Questions:
A – D'après le texte source, combien de points d'appréciation le demandeur a-t-il obtenus ?
B – Traduisez en anglais la phrase suivante du texte source : « Un agent principal a examiné et approuvé cette demande. »

Texte source:

Un agent principal a examiné et approuvé cette demande.

[14]      L'agente des visas, dans ses notes d'entrevue (dossier du " tribunal ", page 37), a consigné ce qui suit au sujet du demandeur au cours de son entrevue :

         [TRADUCTION] [...] SA FEMME LUI SOUFFLE CONTINUELLEMENT LES RÉPONSES. [...] SA FEMME PARLE POUR LUI TOUT LE TEMPS [...] BIEN QU'IL AIT OBTENU LE NOMBRE DE POINTS REQUIS, IL EST PRATIQUEMENT INCAPABLE DE COMMUNIQUER - LA PROFESSION DE TRAITEUR EST UN DOMAINE DANS LEQUEL LA COMMUNICATION EST ESSENTIELLE.                 

Ces remarques augurent plutôt mal.

[15]      Par conséquent, compte tenu du fait que les compétences du demandeur comme traiteur ne sont pas facilement transposables au marché canadien, et compte tenu du fait que le demandeur n'avait pas la formation professionnelle exigée, l'agente des visas a recommandé de ne pas lui délivrer de visa d'immigrant, malgré le fait qu'il ait obtenu 79 points d'appréciation, dont trois points pour la personnalité.

Données fournies:
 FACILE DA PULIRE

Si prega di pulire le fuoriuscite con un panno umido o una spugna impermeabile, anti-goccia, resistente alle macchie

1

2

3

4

==

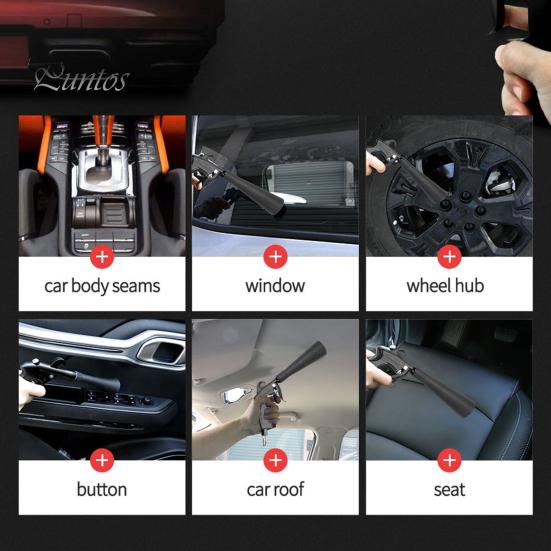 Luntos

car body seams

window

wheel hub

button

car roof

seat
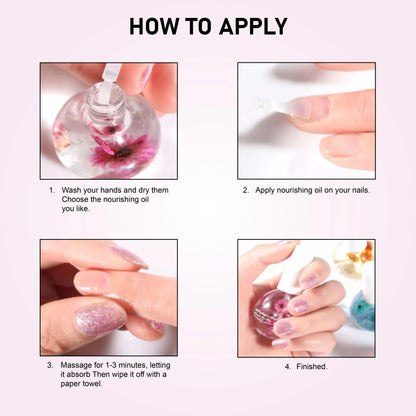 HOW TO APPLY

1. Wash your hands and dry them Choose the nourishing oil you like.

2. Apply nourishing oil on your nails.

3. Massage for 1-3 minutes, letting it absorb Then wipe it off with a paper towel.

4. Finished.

Réponses:
A – Il a obtenu 79 points d'appréciation, dont trois points pour la personnalité.

B – A senior officer reviewed and approved this application.